Lean PCOS: Challenges in diagnosis and management

Updated on Sep 12, 2021 04:31 PM IST  |  34.4K
Lean PCOS: Challenges in diagnosis and management

The most common complications of Polycystic ovarian syndrome (PCOS) include infertility, pregnancy complications, increased risk of diabetes and heart diseases, depression, sleep disturbances, endometrial cancer, etc.


Signs and Symptoms of PCOS


Irregular periods, lack of or delayed ovulation, elevated levels of androgen (male hormone) that may result in excess facial or body hair growth or even loss of hair or baldness, acne, and enlarged ovaries with multiple cysts are some common signs and symptoms of PCOS in both overweight and obese as well as lean women. Comparatively leaner women may or may not necessarily show these symptoms.

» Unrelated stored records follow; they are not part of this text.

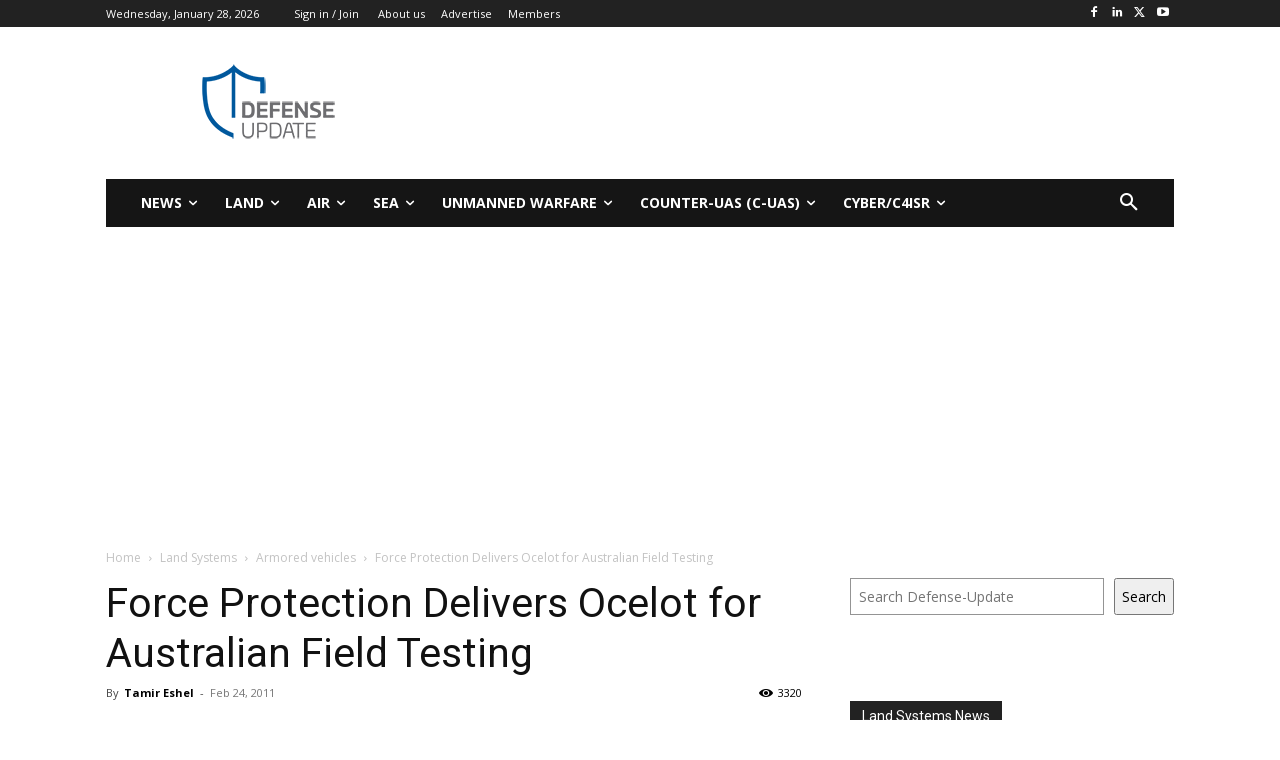

--- FILE ---
content_type: text/html; charset=utf-8
request_url: https://www.google.com/recaptcha/api2/aframe
body_size: 267
content:
<!DOCTYPE HTML><html><head><meta http-equiv="content-type" content="text/html; charset=UTF-8"></head><body><script nonce="yCyzQfn1Rk3NrCpWpMIMIA">/** Anti-fraud and anti-abuse applications only. See google.com/recaptcha */ try{var clients={'sodar':'https://pagead2.googlesyndication.com/pagead/sodar?'};window.addEventListener("message",function(a){try{if(a.source===window.parent){var b=JSON.parse(a.data);var c=clients[b['id']];if(c){var d=document.createElement('img');d.src=c+b['params']+'&rc='+(localStorage.getItem("rc::a")?sessionStorage.getItem("rc::b"):"");window.document.body.appendChild(d);sessionStorage.setItem("rc::e",parseInt(sessionStorage.getItem("rc::e")||0)+1);localStorage.setItem("rc::h",'1769627289326');}}}catch(b){}});window.parent.postMessage("_grecaptcha_ready", "*");}catch(b){}</script></body></html>

--- FILE ---
content_type: application/javascript; charset=utf-8
request_url: https://fundingchoicesmessages.google.com/f/AGSKWxXG0Hm0fclLE6RzTlz2fJXDAiDGu8mSP9p3r2IWs6KQaddRQ3qnZnPLTRHQIRGEDWj_6kROZVb21xCNnL8shWu2EntS13KVa0-WCKA9smyNZzXq2t-Hgk3k-JZyNx63Fjg45rLaka6rBCvfZVgEyImciJ_Jax30cAmfWEr0bwT79R386Pi32LfldfPB/_/ads_patron./js.ad/size=/js2.ad/size=/adshare..org/ad/
body_size: -1285
content:
window['124d83a1-dbe4-40c1-b51b-dd1992c83fd5'] = true;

Challenges of Management in Lean PCOS


● Delayed diagnosis of PCOS. Leaner girls may or may not show symptoms of PCOS and hence do not consider visiting their gynaecologist compared to their overweight or obese counterparts — who are screened for PCOS as early as in their teenage years — mostly due to irregular menstrual cycles. Leaner women are usually screened for PCOS only when they face problems in periods or in conception during their adult life.


● Delay in the treatment of PCOS. Delayed diagnosis leads to delayed treatment causing consequences like endocrine, metabolic, psychiatric complications.


● Delay in the diagnosis adversely affects the endocrine and metabolic health. The presence of insulin resistance and hyperinsulinemia increases their tendency to develop comorbidities like diabetes, hypertension, dyslipidaemia, cardiovascular diseases, etc.


● Women with lean PCOS are more likely to suffer from many mental health issues like depression, bipolar disorder, anxiety, and binge eating silently due to a lack of timely diagnosis and management.




Diagnosis is based on your symptoms. After taking your complete medical history, your doctor may order tests like:


● A pelvic exam. Your abdomen is palpated for the presence of growths, or masses in your reproductive organs.

● Blood investigations. Your blood sample may be drawn to measure hormone levels, glucose tolerance, fasting cholesterol and triglyceride levels.


● An ultrasound to check the appearance of your ovaries and the thickness of the lining of your uterus.


After confirming PCOS you will be regularly screened for blood pressure, glucose tolerance, cholesterol and triglyceride levels, obstructive sleep apnoea, depression, and anxiety.



There is no definitive prevention for PCOS. However, by following these simple steps it can be effectively managed.



● Maintain body weight. Maintaining a healthy weight is the first-line treatment for PCOS as it improves menstrual irregularities, symptoms of hyperandrogenism (high levels of androgens) and infertility. Following a healthy lifestyle, including consumption of fruits and vegetables as well as regular physical activity is advocated as it helps maintain ideal body weight or normal BMI and improve insulin sensitivity.


Get insulin and glucose levels checked periodically for understanding your risk of insulin resistance. Take your medicine regularly. Your doctor may prescribe medications to regularize your menstrual cycle, and ovulation, to improve insulin resistance, restore normal hormonal levels, etc. 


Medication can offer relief from signs and symptoms of PCOS and increases your chances of a successful pregnancy. Reach out for emotional support. Do not hesitate to seek professional help or support from friends and family if you experience depression and anxiety. It is common in PCOS and can be overwhelming.




One in five women with PCOS has a healthy BMI. In India, most doctors and patients associate PCOS as the consequence of being overweight or obese. Lean PCOS are most likely to miss timely diagnosis and management due to lack of awareness. Timely diagnosis and management of PCOS are of paramount importance to address the symptoms and prevent future endocrine, metabolic, psychiatric, and cardiovascular complications.